Boris muss weg! Eine Aktion der Süddeutschen Zeitung

„Ich hätte nicht gedacht, dass es so schnell geht!“ Dieser Satz ist ein beliebter Ausdruck von Empörung in einschlägigen RTL-II-Sendungen, wenn die 13-Jährige völlig überraschend ihrer 26-jährigen Mutter offenbart, sie sei schwanger. Ja. Manchmal, da geht es schnell, ab und an und eventuell sogar ganz schön schnell. Ob beim Liebesakt oder bei einer der größten Tageszeitungen, der SZ, dessen Probeabo ich sehr schnell wieder gekündigt habe.
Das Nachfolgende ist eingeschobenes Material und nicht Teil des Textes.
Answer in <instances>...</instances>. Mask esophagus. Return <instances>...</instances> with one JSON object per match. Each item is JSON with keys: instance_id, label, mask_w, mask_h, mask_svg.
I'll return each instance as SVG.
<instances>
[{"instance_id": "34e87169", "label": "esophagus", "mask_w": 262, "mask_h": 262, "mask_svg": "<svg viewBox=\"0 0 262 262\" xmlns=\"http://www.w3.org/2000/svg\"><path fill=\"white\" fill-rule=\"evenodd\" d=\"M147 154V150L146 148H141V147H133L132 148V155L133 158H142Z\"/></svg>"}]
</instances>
Sie erinnern sich vielleicht an die knallharte Enthüllung der Süddeutschen, als sich 185 Schauspieler outeten – und zwar nicht als heterosexuell. Aufgrund dieser fesselnden Geschichte musste ich das SZ-Plus-Abo bestellen. Das machen sie schon geschickt, diese Spitzbuben! Die wirklich heißen Neuigkeiten verbergen sich hinter der Bezahlschranke. Und so hatte ich Glück, dass mein Vertrag noch mehr als 20 Tage läuft, ich also den Beitrag der drei Herrschaften über den Journalisten Boris Reitschuster lesen durfte. 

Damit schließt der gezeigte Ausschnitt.